REVIEW: 2000 AD PROG

Publisher: 2000 AD Rebellion
Writers: Michael Carroll, Dan Abnett, Pat Mills, James Peaty, Gordon Rennie, Alex Ronald (Cover)
Artists: Paul Marshall, Mark Harrison, John Higgins, Andrea Mutti, PJ Holden
Colours: Quinton Winter, Sally Hurst, Len O’Grady
Letters: Annie Parkhouse, Elle De Ville, Simon Bowland,
Release Date: UK & Digital 26 July 2017/North America 26 August 2017

Price: UK £2.65/North America $7.99

2000 AD PROG 2041 Rebellion

What can be said for 2000 AD Prog 2041?

Well, quite a lot as it goes. But before all that comic book stuff let’s talk about something much, much more important. Me. Or at least me as a reviewer. And somewhere along the way we’ll pick up 2000 AD Prog 2041 and if you are lucky and I am feeling ultra-kind I will forge some meaningful words and dress it all up real pretty and call it a review. I can’t really do fairer than that.

But back to the important things in life: Me the reviewer.
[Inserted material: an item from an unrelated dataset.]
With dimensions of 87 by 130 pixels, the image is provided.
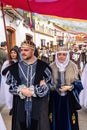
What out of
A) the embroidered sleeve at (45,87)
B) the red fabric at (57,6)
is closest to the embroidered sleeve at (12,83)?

The trap many, many reviewers fall into – although some seem to rush toward it – is being overly heavy with the criticism (the negative vibes man, always with the negative vibes), especially if a comic book has been around for say forty-years. As if somehow being negative empowers the reviewer in some way; maybe that sort of reviewer was once bitten by a radioactive theatre critic (they are the worst, darling) or exposed to cosmic gamma critical rays. Critics formed like this are not heroes though, they are the exact opposite.

I am not that type of critic.

Which brings me happily to 2000 AD Prog 2041. There is no denying I am a fan, a long-term fan, who has been reading 2000 AD when the prog numbers were in just double digits. But the critic in me wants to tell you about the good old days of 2000 AD, when the comic book was at its creative peak and how 2000 AD Prog 2041 represents a low watermark in the comic books lustrous history.

Except, I’ve never been bitten by a radioactive critic – wined and dined a few times certainly – or felt the full force of those cosmic gamma critical rays.

And 2000 AD Prog 2041 is a continuation of the high standard of writing, artwork and comic book story-telling 2000 AD has always had. Nothing disappoints. Everything is as top-notch as 2000 AD has always been.

And the real plus for 2000 AD is, it is not Judge Dredd-centric. Every story in 2000 AD Prog 2041 is as good and sometimes better than Dredd. To list stand out stories would be to list them all. Every writer, every artist, every colourist and every letterer is on point. Nothing misses a beat.

Go and get yourself a copy and then who knows, some-day with the right avoidance techniques and a resistance to cosmic gamma critical rays you too might become the right kind of critic as well.

 

Review: Steve Hooker
Editor: Starlord (The UK one…not that upstart from across the Atlantic. Pay attention, there’s an education going on here).